Externe Transaktionen umfassen alle wirtschaftlichen Vorgänge, die zu einem Austausch von Werten zwischen einem Unternehmen und seiner Umwelt führen. Diese Transaktionen sind von entscheidender Bedeutung, da sie die finanzielle Lage und den Erfolg eines Unternehmens widerspiegeln und für eine Vielzahl externer Adressaten relevant sind. Zu diesen Adressaten zählen Investoren, die sich ein Bild von der Rentabilität machen möchten, Gläubiger, die die Bonität prüfen, sowie Behörden wie das Finanzamt, die gesetzliche Vorgaben kontrollieren.
Die Erfassung und Dokumentation externer Transaktionen erfolgt primär über die Finanzbuchhaltung. Diese ist gesetzlich vorgeschrieben, beispielsweise durch das Handelsgesetzbuch (HGB) in Deutschland, und muss bestimmte Fristen und Formvorschriften einhalten. Die systematische Aufzeichnung aller Einnahmen, Ausgaben, Vermögenswerte und Verbindlichkeiten stellt sicher, dass die Finanzberichterstattung transparent, objektiv und vergleichbar ist. Beispiele für externe Transaktionen sind der Verkauf von Produkten an Kunden, der Einkauf von Rohstoffen bei Lieferanten, die Aufnahme oder Rückzahlung von Krediten bei Banken oder die Zahlung von Steuern an den Staat.
Im Gegensatz zu internen Transaktionen, die sich auf Vorgänge innerhalb des Unternehmens beziehen (z.B. die Verrechnung von Kosten zwischen Abteilungen), sind externe Transaktionen immer mit einem externen Geschäftspartner verbunden und lösen in der Regel einen Geldfluss oder eine Forderung/Verbindlichkeit aus. Die Ergebnisse dieser Transaktionen werden in standardisierten Berichten wie dem Jahresabschluss zusammengefasst, der aus Bilanz, Gewinn- und Verlustrechnung sowie gegebenenfalls einem Anhang und einer Kapitalflussrechnung besteht. Diese Berichte dienen der Informationsfunktion und der Zahlungsbemessungsfunktion, etwa für die Besteuerung oder Dividendenausschüttung.

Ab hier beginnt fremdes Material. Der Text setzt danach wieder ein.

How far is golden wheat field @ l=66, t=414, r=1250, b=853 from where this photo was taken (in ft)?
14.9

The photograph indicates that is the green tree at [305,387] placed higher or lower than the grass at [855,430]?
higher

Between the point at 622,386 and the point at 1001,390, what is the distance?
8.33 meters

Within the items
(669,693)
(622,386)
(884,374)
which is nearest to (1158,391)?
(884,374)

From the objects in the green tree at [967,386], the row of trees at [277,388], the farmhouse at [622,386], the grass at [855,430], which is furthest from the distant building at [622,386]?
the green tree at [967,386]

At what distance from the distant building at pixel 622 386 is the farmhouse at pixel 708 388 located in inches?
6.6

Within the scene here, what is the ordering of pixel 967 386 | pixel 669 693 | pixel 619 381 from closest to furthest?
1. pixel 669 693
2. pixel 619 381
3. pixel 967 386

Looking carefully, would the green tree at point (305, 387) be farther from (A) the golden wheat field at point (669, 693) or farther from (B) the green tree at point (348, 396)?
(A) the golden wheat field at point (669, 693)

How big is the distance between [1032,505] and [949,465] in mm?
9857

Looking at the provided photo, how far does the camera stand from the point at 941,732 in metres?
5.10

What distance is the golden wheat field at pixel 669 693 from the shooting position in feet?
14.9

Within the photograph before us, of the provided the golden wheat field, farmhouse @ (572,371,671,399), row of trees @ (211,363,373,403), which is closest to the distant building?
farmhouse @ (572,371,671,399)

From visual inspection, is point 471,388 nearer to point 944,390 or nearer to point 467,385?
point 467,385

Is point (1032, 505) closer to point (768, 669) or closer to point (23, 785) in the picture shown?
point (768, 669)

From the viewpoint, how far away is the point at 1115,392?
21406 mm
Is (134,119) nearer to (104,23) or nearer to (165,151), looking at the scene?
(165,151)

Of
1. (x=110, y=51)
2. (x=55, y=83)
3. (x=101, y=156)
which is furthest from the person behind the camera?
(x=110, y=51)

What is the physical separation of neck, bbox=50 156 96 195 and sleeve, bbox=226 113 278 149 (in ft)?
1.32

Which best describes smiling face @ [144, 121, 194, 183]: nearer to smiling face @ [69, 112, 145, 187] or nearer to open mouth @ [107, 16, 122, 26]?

Die Transparenz, die durch die Offenlegung externer Transaktionen im Rahmen des externen Rechnungswesens geschaffen wird, ist essenziell für das Vertrauen externer Stakeholder. Sie ermöglicht es ihnen, fundierte Entscheidungen über Geschäftsbeziehungen, Investitionen oder Kreditvergaben zu treffen und finanzielle Risiken einzuschätzen. Die externe Prüfung durch unabhängige Wirtschaftsprüfer stellt zudem die Richtigkeit und Vollständigkeit der Finanzberichterstattung sicher.